One of these flaws is that a temperature of the water can never be fully gauged. A much more

reliable way of doing things would be to use a water bath in a sealed environment. As the

edges of the beaker will grow cooler faster (having been exposed to the air) this will mean

different parts of the water will be at different temperatures. A water bath kept at exactly the

same temperature for about 10 minutes will have settled, and the majority of temperature

eddies will have diminished. This would ensure a much greater chance that the thermistor

would be exposed to the correct temperature rather than just what was expected of the correct

temperature.

Another flaw is that the battery will grow weaker after a certain amount of use. If a system is

relying on the output of voltage to remain the same at a regular temperature, then the

readings are going to go very astray if the EMF of the battery drops significantly. A way of

avoiding this would be to use a constant power source, supplied from the mains but converted

to DC current and run through a capacitor. The capacitor would even out the fluctuations

from the power plant, and therefore the supply would be steady and without risk of running

out or decreasing in power. This would be the ideal situation, but obviously is much too in

depth for this experiment. Another idea is to put the resistance in the circuit ridiculously

high, and this reduces the amount of power required for the circuit to operate. However this is

only delaying the problem of the batteries EMF running down, not removing it entirely.

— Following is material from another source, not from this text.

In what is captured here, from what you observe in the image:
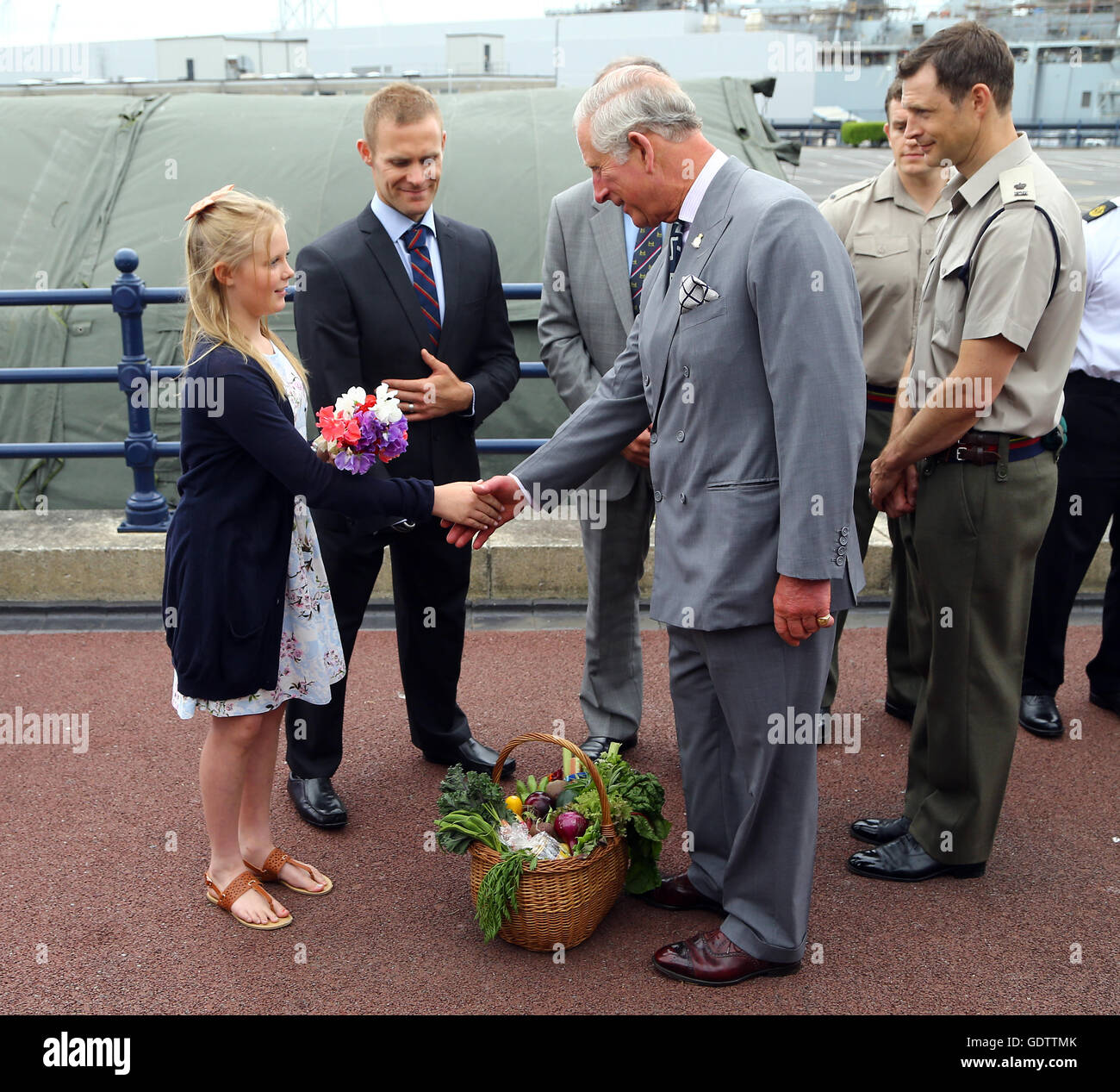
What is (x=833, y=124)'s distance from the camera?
44.2 metres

Another concern that was present with the second experiment is that it did not account for the

differences in the digital temperature readings totally. Whilst an average was much preferable

to a single reading, it still isn't a guarantee that the actual temperature is even within that

range. To fix this we would need to find a thermometer that registered a zero reading just as

water started freezing and a 100 degree reading just as water started boiling. The we would’ve

got a thermometer that would really work.